■ GOAL OF THE EXERCISE
Reproduce all the entries exactly and keep the pictures out.

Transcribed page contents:
==================================================

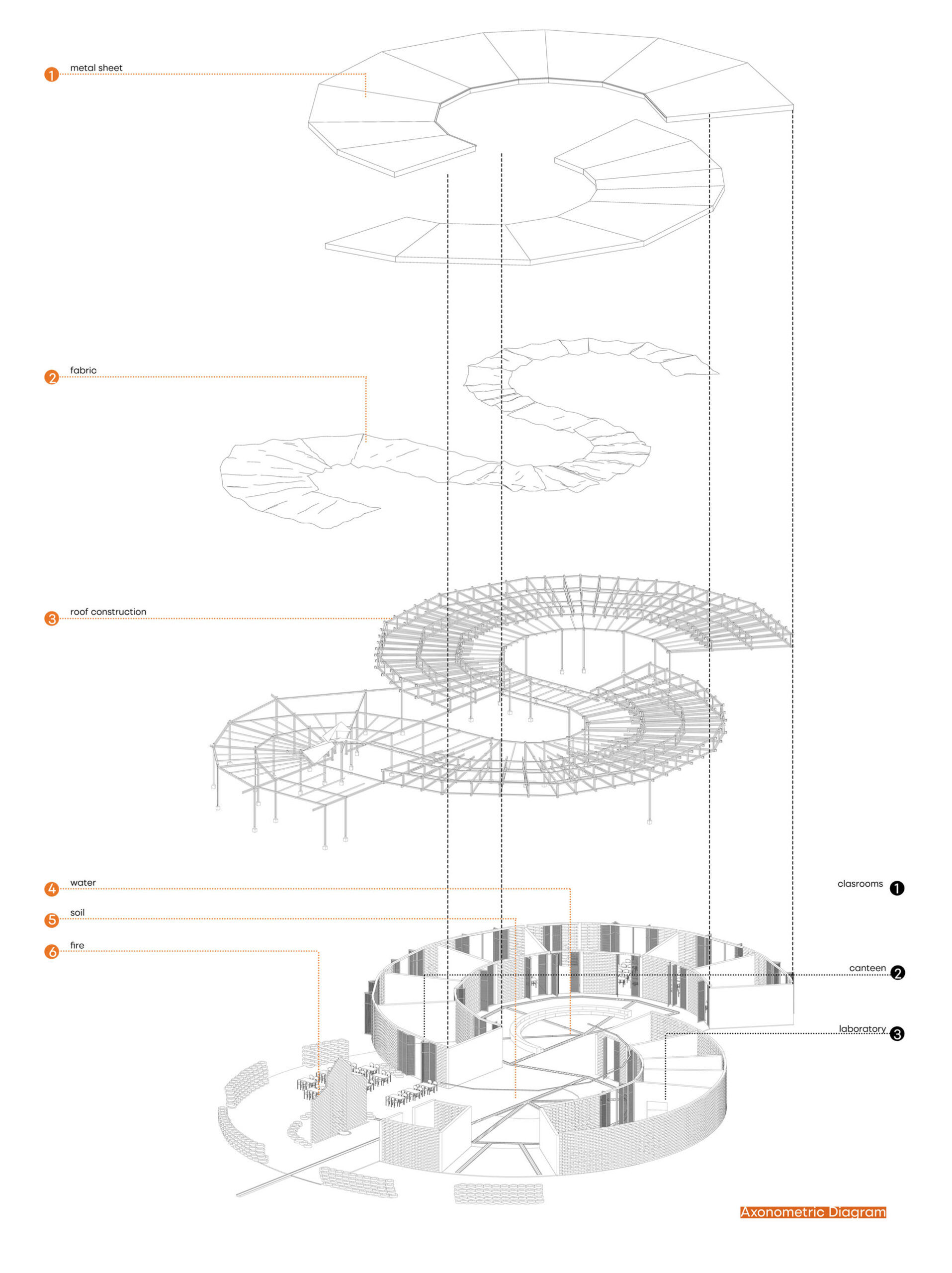 1 metal sheet

2 fabric

3 roof construction

4 water

5 soil

6 fire

clasrooms 1

canteen 2

laboratory 3

Axonometric Diagram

==================================================

■ OUTPUT OF THE EXERCISE
 1 metal sheet

2 fabric

3 roof construction

4 water

5 soil

6 fire

clasrooms 1

canteen 2

laboratory 3

Axonometric Diagram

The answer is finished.